Alrededor de una docena de indigentes que desde hace poco menos de tres meses tenían la posibilidad de pasar las noches en una casa-refugio donde también se les proveía comida, podrían quedar nuevamente desamparados por su inminente cierre.

Caleta Olivia (agencia)

El predio donde funciona la casa refugio había sido alquilado por la agrupación comunitaria Voluntarios Solidarios de Caleta Olivia (VUSCO).

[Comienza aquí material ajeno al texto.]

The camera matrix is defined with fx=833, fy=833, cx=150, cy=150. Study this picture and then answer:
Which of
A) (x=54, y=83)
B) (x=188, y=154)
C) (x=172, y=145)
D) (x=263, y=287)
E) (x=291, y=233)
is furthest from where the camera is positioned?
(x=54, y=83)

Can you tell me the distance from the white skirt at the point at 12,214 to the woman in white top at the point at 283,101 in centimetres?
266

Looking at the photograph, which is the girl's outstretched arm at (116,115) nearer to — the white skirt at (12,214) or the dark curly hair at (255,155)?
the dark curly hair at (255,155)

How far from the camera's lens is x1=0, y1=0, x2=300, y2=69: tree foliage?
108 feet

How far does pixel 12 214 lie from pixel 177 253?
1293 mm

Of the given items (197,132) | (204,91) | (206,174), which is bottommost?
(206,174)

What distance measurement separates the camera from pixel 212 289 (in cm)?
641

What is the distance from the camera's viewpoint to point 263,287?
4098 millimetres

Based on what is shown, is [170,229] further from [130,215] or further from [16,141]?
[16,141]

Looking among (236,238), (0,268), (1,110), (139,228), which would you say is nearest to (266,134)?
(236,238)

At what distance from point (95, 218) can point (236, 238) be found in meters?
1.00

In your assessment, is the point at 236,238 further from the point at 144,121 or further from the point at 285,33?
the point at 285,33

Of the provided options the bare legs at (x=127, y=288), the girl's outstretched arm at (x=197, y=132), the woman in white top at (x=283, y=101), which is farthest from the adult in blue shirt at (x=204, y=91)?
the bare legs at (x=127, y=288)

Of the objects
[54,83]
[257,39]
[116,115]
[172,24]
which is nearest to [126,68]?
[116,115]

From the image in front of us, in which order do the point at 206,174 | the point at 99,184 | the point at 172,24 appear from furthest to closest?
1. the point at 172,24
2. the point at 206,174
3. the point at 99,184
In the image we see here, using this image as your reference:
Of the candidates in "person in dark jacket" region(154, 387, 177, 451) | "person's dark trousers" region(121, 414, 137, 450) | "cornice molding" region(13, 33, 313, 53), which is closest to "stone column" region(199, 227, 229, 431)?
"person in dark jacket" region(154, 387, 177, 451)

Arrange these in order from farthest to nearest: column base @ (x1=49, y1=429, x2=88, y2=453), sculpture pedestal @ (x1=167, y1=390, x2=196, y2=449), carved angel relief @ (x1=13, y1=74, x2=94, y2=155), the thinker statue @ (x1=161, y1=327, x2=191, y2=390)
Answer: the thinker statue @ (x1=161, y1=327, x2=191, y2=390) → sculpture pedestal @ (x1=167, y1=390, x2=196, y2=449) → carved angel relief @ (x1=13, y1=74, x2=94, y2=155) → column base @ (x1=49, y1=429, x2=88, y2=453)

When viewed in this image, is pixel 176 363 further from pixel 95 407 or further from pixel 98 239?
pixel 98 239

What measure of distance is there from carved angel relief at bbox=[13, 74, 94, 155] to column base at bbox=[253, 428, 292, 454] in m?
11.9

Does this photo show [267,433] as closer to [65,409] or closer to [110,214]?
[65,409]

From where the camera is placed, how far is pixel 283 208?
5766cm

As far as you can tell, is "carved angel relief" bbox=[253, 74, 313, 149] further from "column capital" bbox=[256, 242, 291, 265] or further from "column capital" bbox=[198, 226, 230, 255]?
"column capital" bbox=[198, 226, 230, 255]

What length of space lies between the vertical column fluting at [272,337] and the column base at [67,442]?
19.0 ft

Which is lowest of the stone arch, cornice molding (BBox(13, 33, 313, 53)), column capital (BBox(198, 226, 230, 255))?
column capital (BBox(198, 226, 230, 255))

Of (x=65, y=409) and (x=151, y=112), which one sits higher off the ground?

Está ubicado en la calle José Hernández 1.641 y los carenciados incluso podían bañarse allí y recibir ropa que donaban los vecinos.

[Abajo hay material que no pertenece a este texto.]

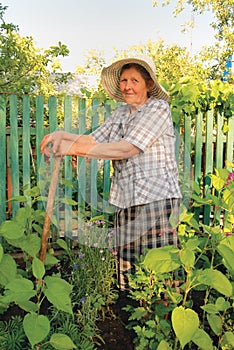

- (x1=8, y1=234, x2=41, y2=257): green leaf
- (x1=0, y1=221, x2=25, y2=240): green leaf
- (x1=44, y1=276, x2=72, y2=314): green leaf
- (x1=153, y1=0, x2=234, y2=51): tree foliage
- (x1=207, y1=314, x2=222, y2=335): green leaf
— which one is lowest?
(x1=207, y1=314, x2=222, y2=335): green leaf

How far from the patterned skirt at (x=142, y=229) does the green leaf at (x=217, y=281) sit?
544 mm

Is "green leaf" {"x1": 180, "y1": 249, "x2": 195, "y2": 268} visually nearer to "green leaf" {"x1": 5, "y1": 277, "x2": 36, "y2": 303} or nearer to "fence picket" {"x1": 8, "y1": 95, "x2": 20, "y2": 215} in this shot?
"green leaf" {"x1": 5, "y1": 277, "x2": 36, "y2": 303}

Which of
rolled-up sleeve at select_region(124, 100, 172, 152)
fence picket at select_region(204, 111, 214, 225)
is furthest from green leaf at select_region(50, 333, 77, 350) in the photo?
fence picket at select_region(204, 111, 214, 225)

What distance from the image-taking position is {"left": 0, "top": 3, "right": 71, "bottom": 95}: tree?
14.4 ft

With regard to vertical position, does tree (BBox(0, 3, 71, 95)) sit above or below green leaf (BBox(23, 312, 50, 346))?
above

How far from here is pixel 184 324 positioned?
68.2 inches

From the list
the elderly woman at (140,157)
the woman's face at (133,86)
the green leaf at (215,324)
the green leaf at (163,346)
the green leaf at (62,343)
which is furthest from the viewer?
the woman's face at (133,86)

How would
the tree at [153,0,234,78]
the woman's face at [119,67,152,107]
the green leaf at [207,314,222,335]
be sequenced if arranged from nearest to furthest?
the green leaf at [207,314,222,335] → the woman's face at [119,67,152,107] → the tree at [153,0,234,78]

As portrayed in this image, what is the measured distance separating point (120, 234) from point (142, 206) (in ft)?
1.04

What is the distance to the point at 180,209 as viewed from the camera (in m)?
2.50

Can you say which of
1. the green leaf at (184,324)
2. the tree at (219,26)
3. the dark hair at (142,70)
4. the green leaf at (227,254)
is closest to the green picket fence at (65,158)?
the dark hair at (142,70)

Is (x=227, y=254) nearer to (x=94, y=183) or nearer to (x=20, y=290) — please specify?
(x=20, y=290)

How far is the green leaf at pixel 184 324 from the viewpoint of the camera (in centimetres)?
Answer: 168

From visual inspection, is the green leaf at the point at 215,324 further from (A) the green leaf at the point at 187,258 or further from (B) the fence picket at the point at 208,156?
(B) the fence picket at the point at 208,156
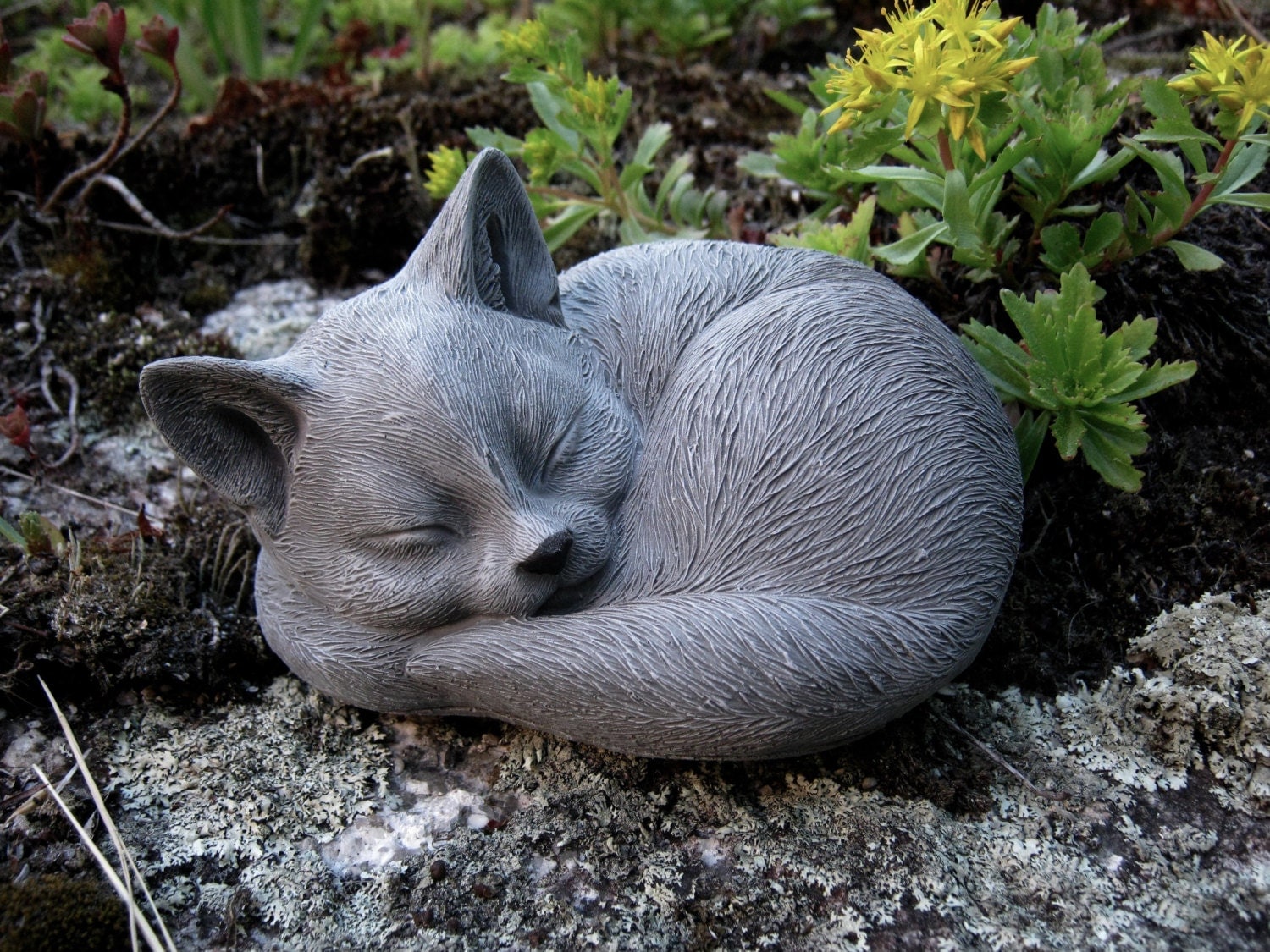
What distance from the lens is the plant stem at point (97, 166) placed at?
8.23ft

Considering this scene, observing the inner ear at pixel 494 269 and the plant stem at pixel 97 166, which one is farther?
the plant stem at pixel 97 166

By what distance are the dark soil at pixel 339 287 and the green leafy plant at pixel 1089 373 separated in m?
0.33

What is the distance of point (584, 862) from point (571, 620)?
404 mm

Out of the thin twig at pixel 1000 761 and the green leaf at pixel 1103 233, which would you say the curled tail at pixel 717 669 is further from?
the green leaf at pixel 1103 233

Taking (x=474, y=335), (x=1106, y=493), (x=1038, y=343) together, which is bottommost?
(x=1106, y=493)

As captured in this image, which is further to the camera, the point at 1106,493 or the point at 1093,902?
the point at 1106,493

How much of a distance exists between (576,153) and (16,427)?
144 cm

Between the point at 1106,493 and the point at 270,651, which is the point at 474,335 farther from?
the point at 1106,493

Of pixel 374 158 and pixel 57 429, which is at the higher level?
pixel 374 158

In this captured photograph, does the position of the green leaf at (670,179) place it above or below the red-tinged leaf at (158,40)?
below

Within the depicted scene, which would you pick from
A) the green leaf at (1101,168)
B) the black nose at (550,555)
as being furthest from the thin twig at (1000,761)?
the green leaf at (1101,168)

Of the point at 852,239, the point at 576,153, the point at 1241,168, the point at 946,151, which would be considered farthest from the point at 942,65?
the point at 576,153

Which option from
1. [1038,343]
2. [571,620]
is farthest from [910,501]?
[571,620]

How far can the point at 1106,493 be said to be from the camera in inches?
79.0
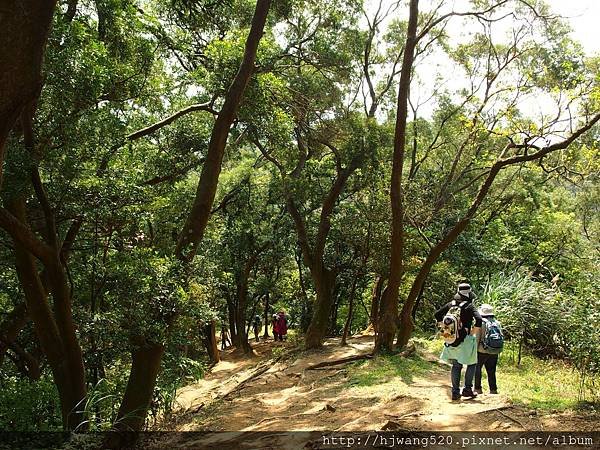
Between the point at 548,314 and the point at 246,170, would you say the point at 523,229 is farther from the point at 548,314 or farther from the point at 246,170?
the point at 246,170

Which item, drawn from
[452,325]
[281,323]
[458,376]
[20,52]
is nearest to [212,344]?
[281,323]

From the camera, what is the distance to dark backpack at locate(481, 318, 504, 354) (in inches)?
272

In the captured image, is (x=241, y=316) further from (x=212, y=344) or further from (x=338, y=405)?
(x=338, y=405)

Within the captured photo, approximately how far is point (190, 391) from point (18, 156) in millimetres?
10966

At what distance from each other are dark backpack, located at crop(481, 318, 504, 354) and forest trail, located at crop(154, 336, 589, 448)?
67 centimetres

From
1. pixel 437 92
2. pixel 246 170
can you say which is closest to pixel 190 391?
pixel 246 170

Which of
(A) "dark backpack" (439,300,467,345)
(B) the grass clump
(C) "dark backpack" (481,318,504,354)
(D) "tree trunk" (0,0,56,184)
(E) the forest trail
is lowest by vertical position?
(E) the forest trail

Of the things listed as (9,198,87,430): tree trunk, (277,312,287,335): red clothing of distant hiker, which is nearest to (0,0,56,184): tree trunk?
(9,198,87,430): tree trunk

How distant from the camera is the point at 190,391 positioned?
48.2 feet

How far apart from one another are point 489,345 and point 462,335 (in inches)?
19.9

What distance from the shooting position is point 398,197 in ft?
34.8

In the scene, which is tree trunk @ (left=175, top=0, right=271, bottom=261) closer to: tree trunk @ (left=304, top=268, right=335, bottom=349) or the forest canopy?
the forest canopy

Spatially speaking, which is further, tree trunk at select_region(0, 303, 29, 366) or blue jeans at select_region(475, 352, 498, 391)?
tree trunk at select_region(0, 303, 29, 366)

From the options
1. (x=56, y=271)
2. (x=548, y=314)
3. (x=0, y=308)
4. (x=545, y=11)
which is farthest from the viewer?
(x=545, y=11)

“Hoy es último día que pueden quedarse porque tenemos que entregar la casa, así que si quieren pueden llevarse los colchones”, les habría dicho Alfredo Risoli, uno los principales referentes de esa ONG que impulsó el proyecto comunitario puesto en marcha en la primera semana de agosto.

Si bien inicialmente Risoli dijo a los medios periodísticos que esta era una prueba piloto de tres meses, también se mostraba confiado en que se le iba a dar continuidad, pero aclaró que ello dependía de poder seguir contando con los fondos suficientes para el pago de alquiler y de las donaciones de alimentos.

Risoli no estaba ayer en esa casa, pero sí varios de los hombres cuyas edades oscilan entre los 25 y los 45 años, quienes se resignaban a dejar ese espacio, entre ellos Jorge Vázquez, quien ofició de vocero del grupo ante El Patagónico.

Relató que la principal razón por la que se cerraría el refugio es porque el municipio dejará de solventar la mitad del costo del alquiler ya que su compromiso era colaborar con VUSCO hasta fines de octubre. Es por ello que Vázquez atribuyó el corte de esa ayuda económica a cuestiones políticas.

NO SE RESIGNAN A IRSE

“De todos modos –advirtió Vázquez- vamos a quedarnos en este lugar pidiendo a la gente que nos dé una mano hasta tanto consigamos un trabajo que es lo más importante para todos porque esa también es una promesa que nos había hecho Alfredo (Risoli) de quien yo no tengo nada malo que decir porque se ocupó de nosotros e incluso cuando alguno de nosotros tenía un problema de salud llamaba al hospital para que enviaran un médico, pero ahora lo dejaron solo”.

La agrupación VUSCO había recibido múltiples felicitaciones de la comunidad por ocuparse de las personas que por diferentes razones de la vida -ya sea por alcoholismo, drogadicción, enfermedades y problemas familiares-, fueron quedando marginados socialmente y durmiendo en obras en construcción abandonadas de la zona céntrica o galpones de la periferia.

En un principio, la asistencia era durante todos los días de la semana, entre las 20 y las 8 de las jornada siguiente, pero últimamente el refugio venía funcionando solamente de lunes a viernes.